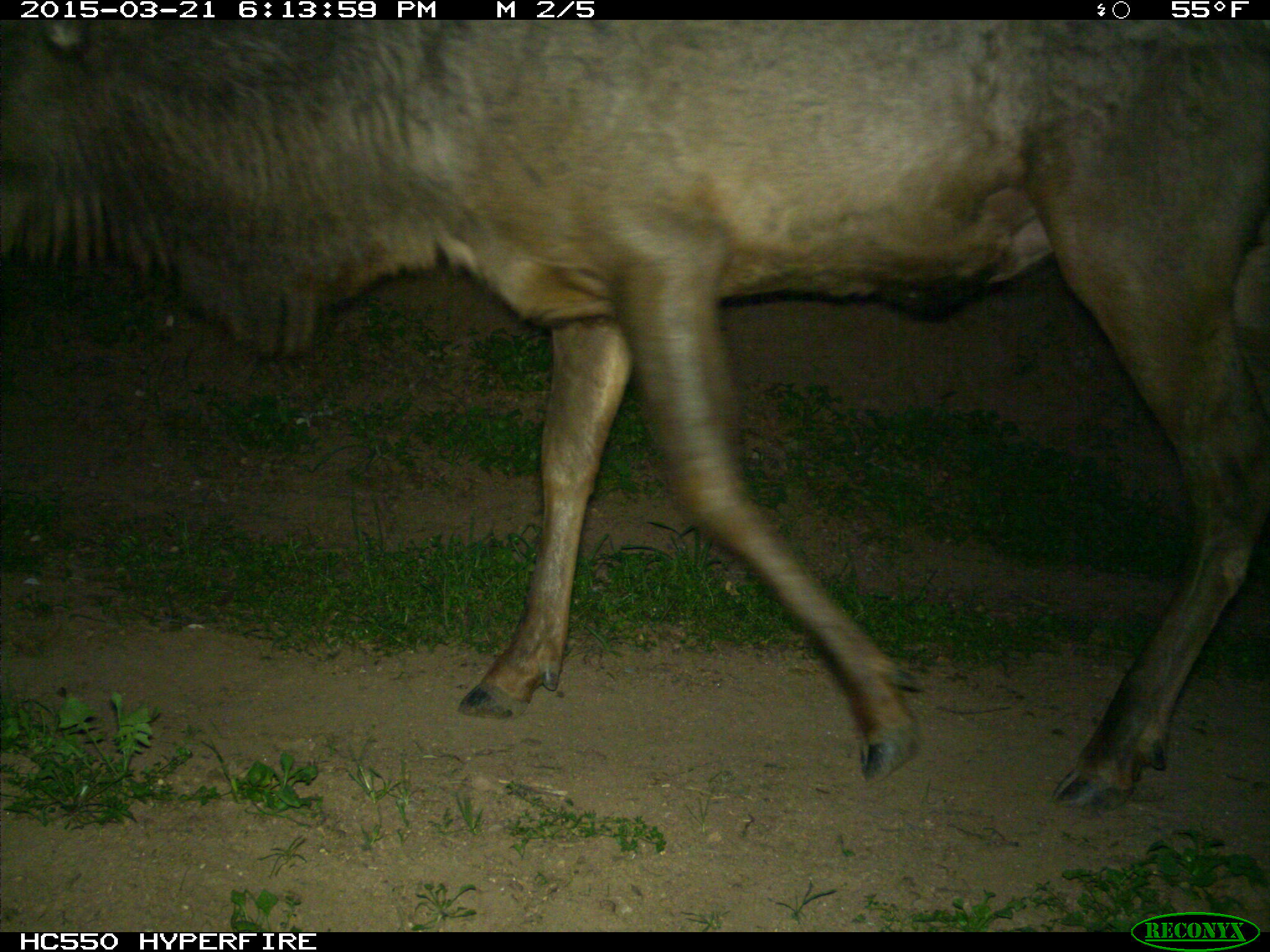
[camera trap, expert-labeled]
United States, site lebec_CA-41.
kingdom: Animalia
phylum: Chordata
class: Mammalia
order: Artiodactyla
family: Cervidae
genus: Cervus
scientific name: Cervus canadensis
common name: elk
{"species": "Cervus canadensis (elk)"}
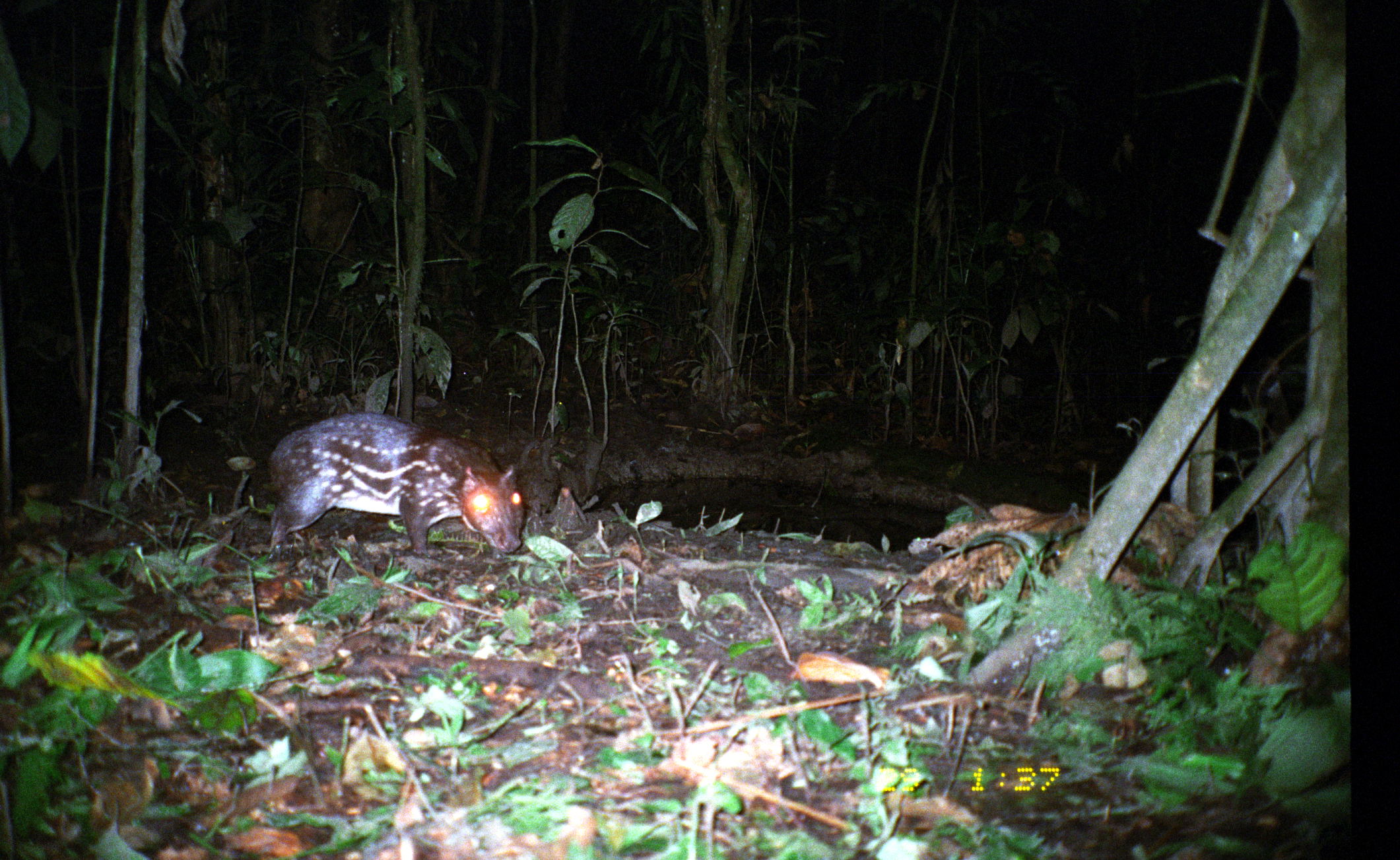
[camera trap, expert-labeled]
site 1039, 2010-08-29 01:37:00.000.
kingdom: Animalia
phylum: Chordata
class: Mammalia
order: Rodentia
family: Cuniculidae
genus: Cuniculus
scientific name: Cuniculus paca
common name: spotted paca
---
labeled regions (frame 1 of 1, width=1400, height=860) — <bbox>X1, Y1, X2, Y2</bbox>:
cuniculus paca: <bbox>267, 411, 523, 560</bbox>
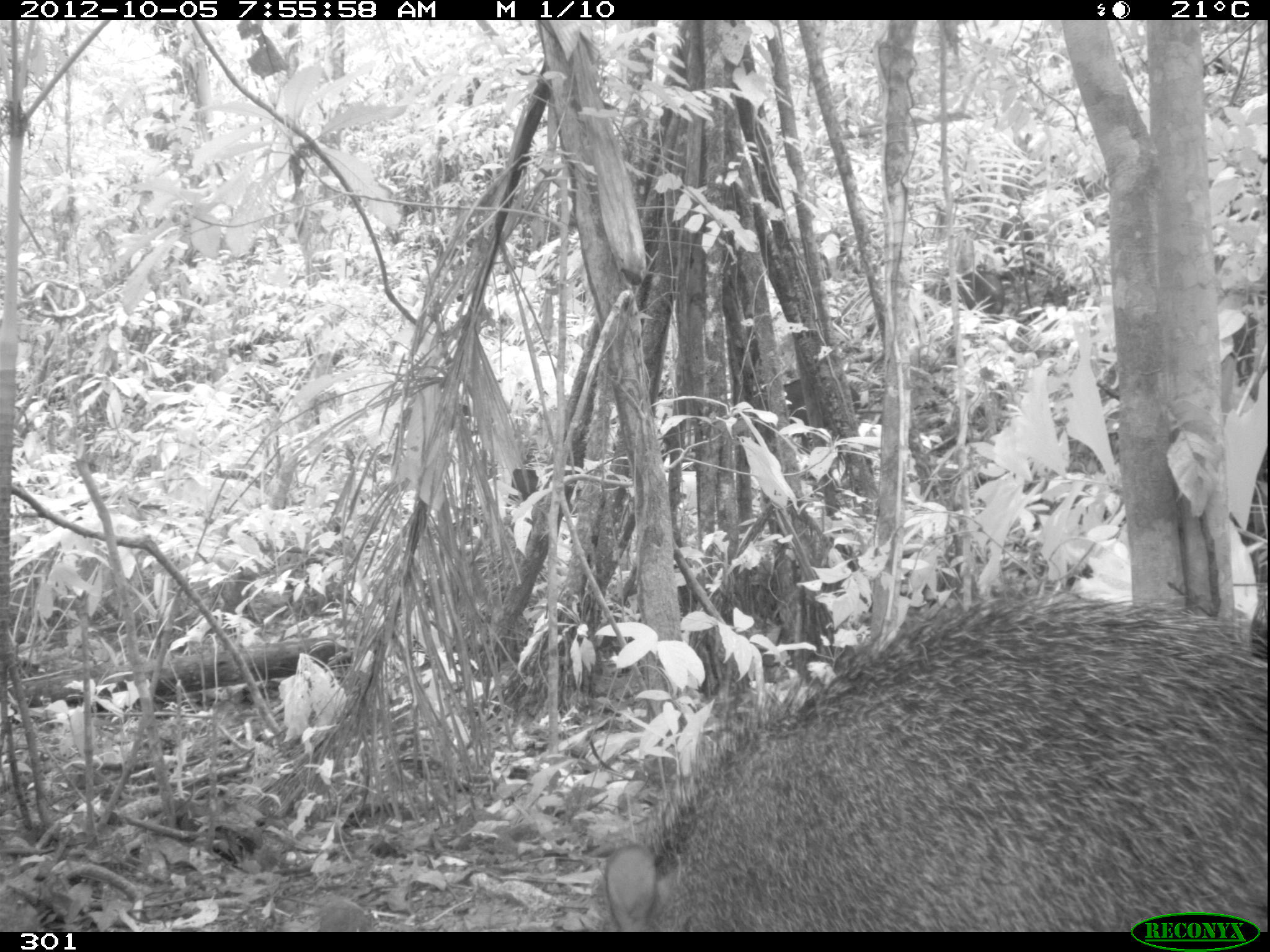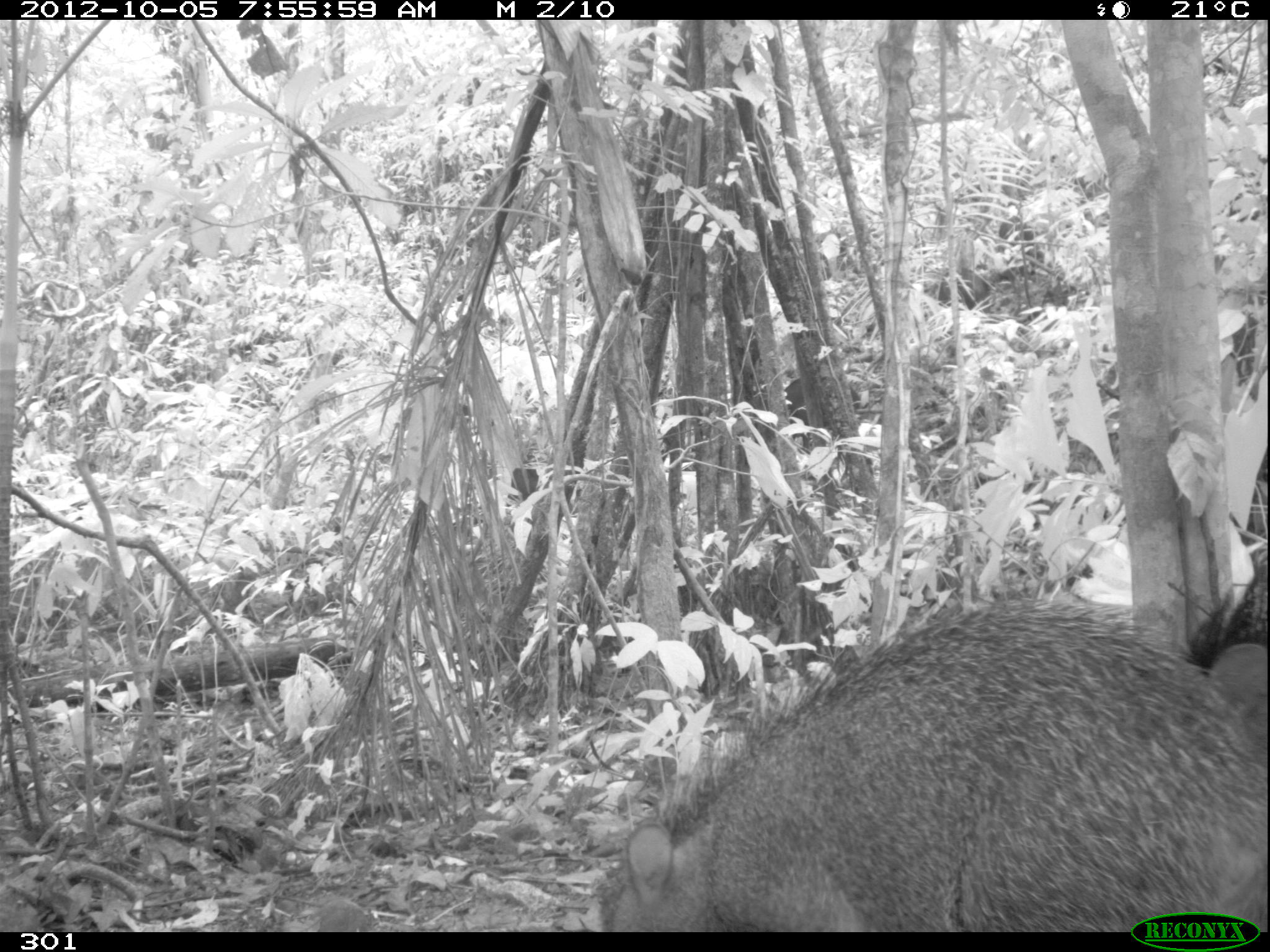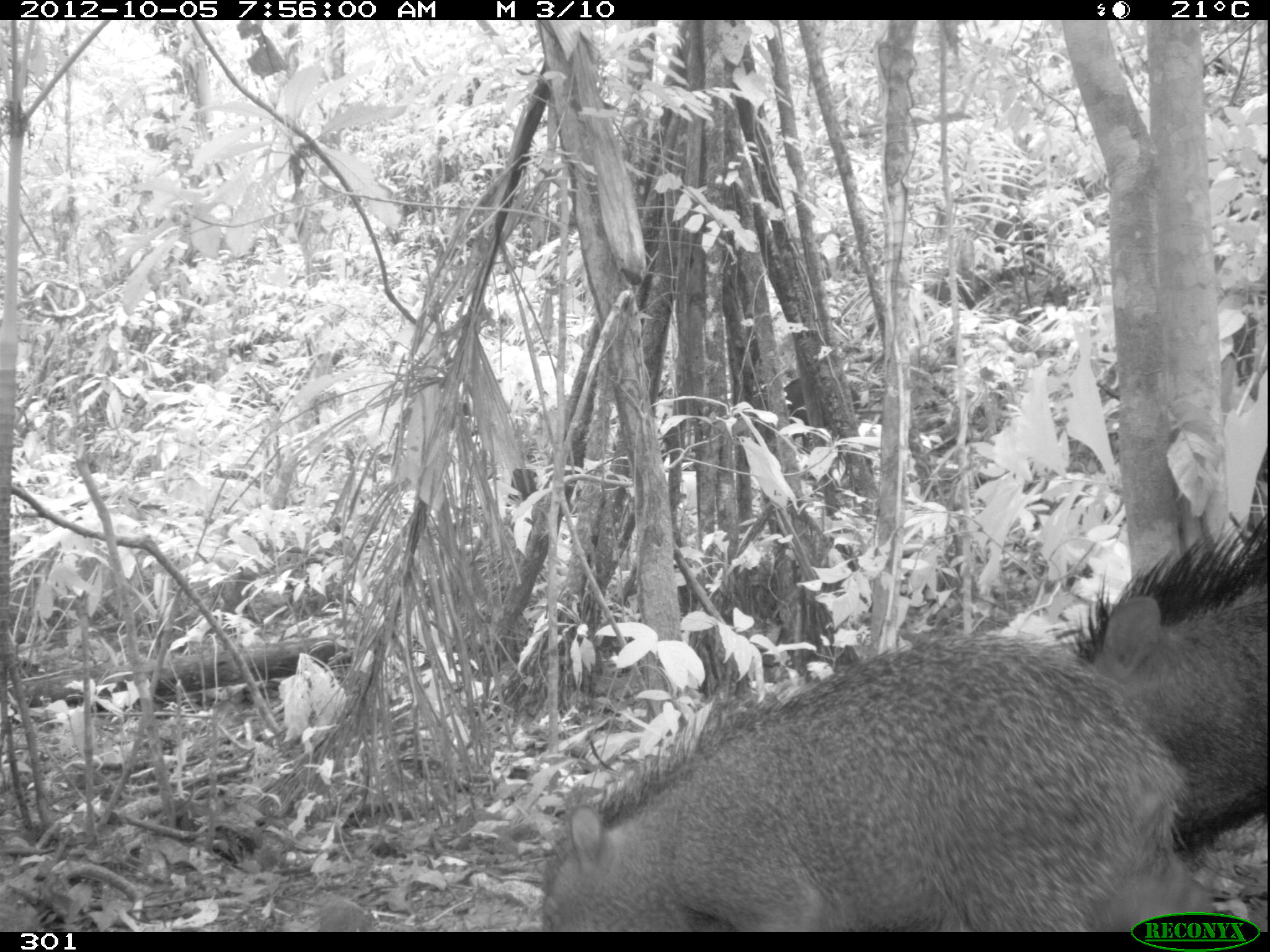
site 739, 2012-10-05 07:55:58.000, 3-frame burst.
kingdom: Animalia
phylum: Chordata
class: Mammalia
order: Artiodactyla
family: Tayassuidae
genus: Tayassu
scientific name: Tayassu pecari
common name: white-lipped peccary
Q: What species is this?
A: Tayassu pecari (white-lipped peccary).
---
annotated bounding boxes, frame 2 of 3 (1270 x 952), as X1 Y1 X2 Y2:
tayassu pecari: 592 579 1270 929; 1181 579 1270 717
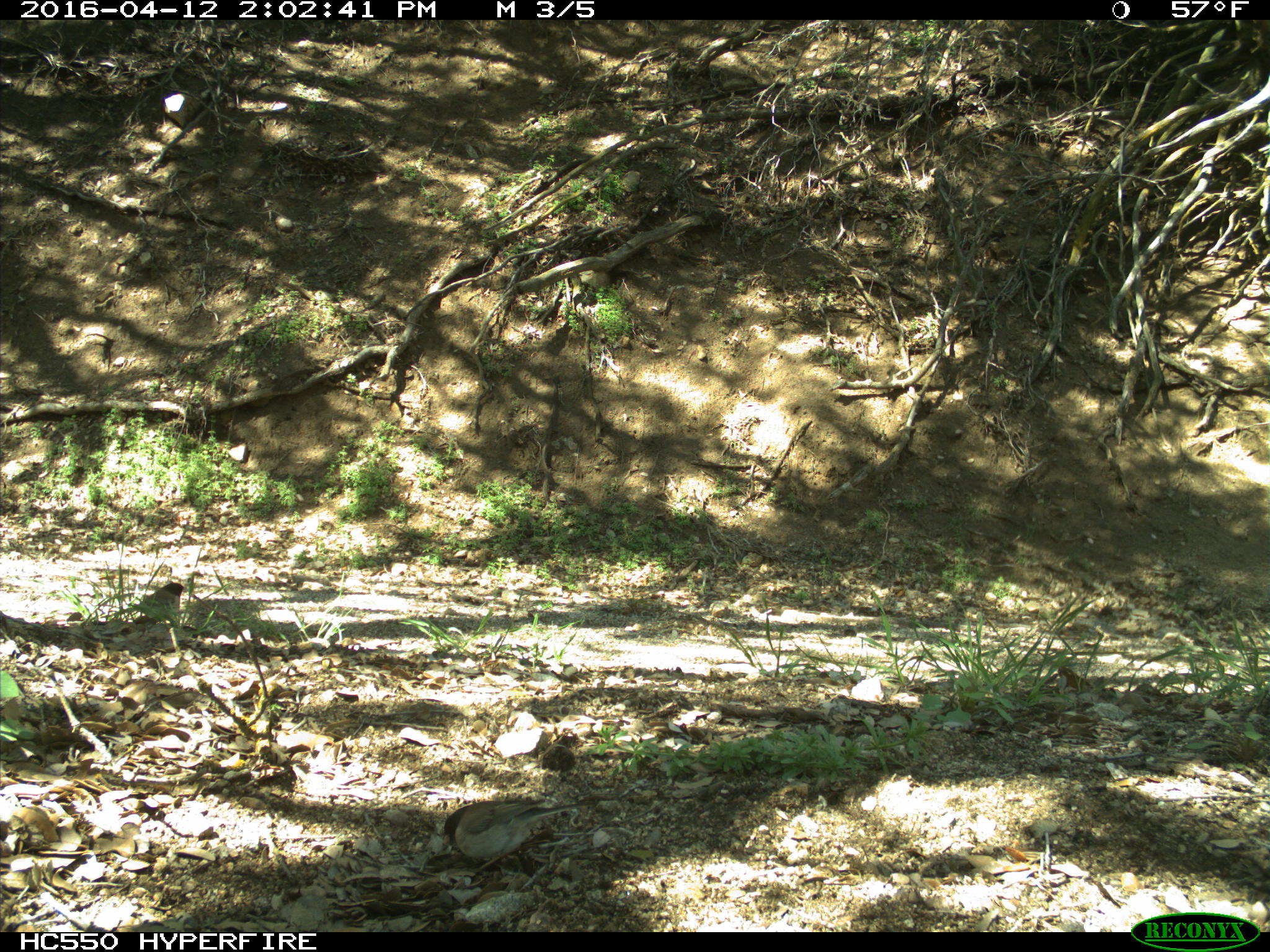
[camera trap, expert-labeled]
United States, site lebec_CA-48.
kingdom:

☆ ☆ ☆ ☆ ☆

• [What to work on]: Give every line of the material that includes the string "scientific".

• [Task result]:
scientific name: Cervus canadensis
scientific name: Cuniculus paca
scientific name: Tayassu pecari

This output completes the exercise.